═════ Provided data
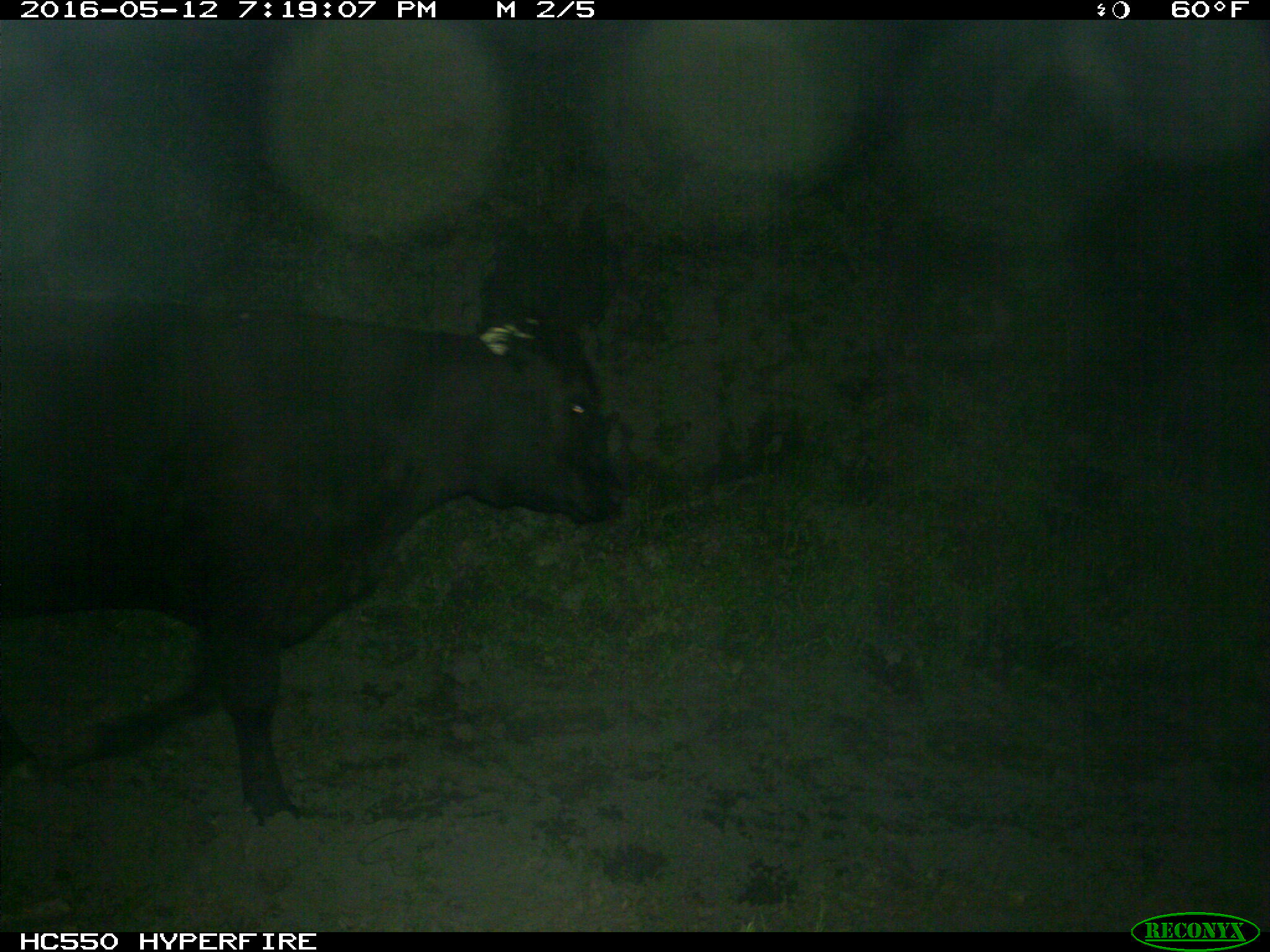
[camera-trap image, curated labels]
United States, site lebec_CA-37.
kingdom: Animalia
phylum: Chordata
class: Mammalia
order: Artiodactyla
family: Bovidae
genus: Bos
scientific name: Bos taurus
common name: domestic cow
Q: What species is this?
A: Bos taurus (domestic cow).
══════════
» Problem details
Give every line above again exactly, omitting whatever pictures appear.

» Answer to this problem
[camera-trap image, curated labels]
United States, site lebec_CA-37.
kingdom: Animalia
phylum: Chordata
class: Mammalia
order: Artiodactyla
family: Bovidae
genus: Bos
scientific name: Bos taurus
common name: domestic cow
Q: What species is this?
A: Bos taurus (domestic cow).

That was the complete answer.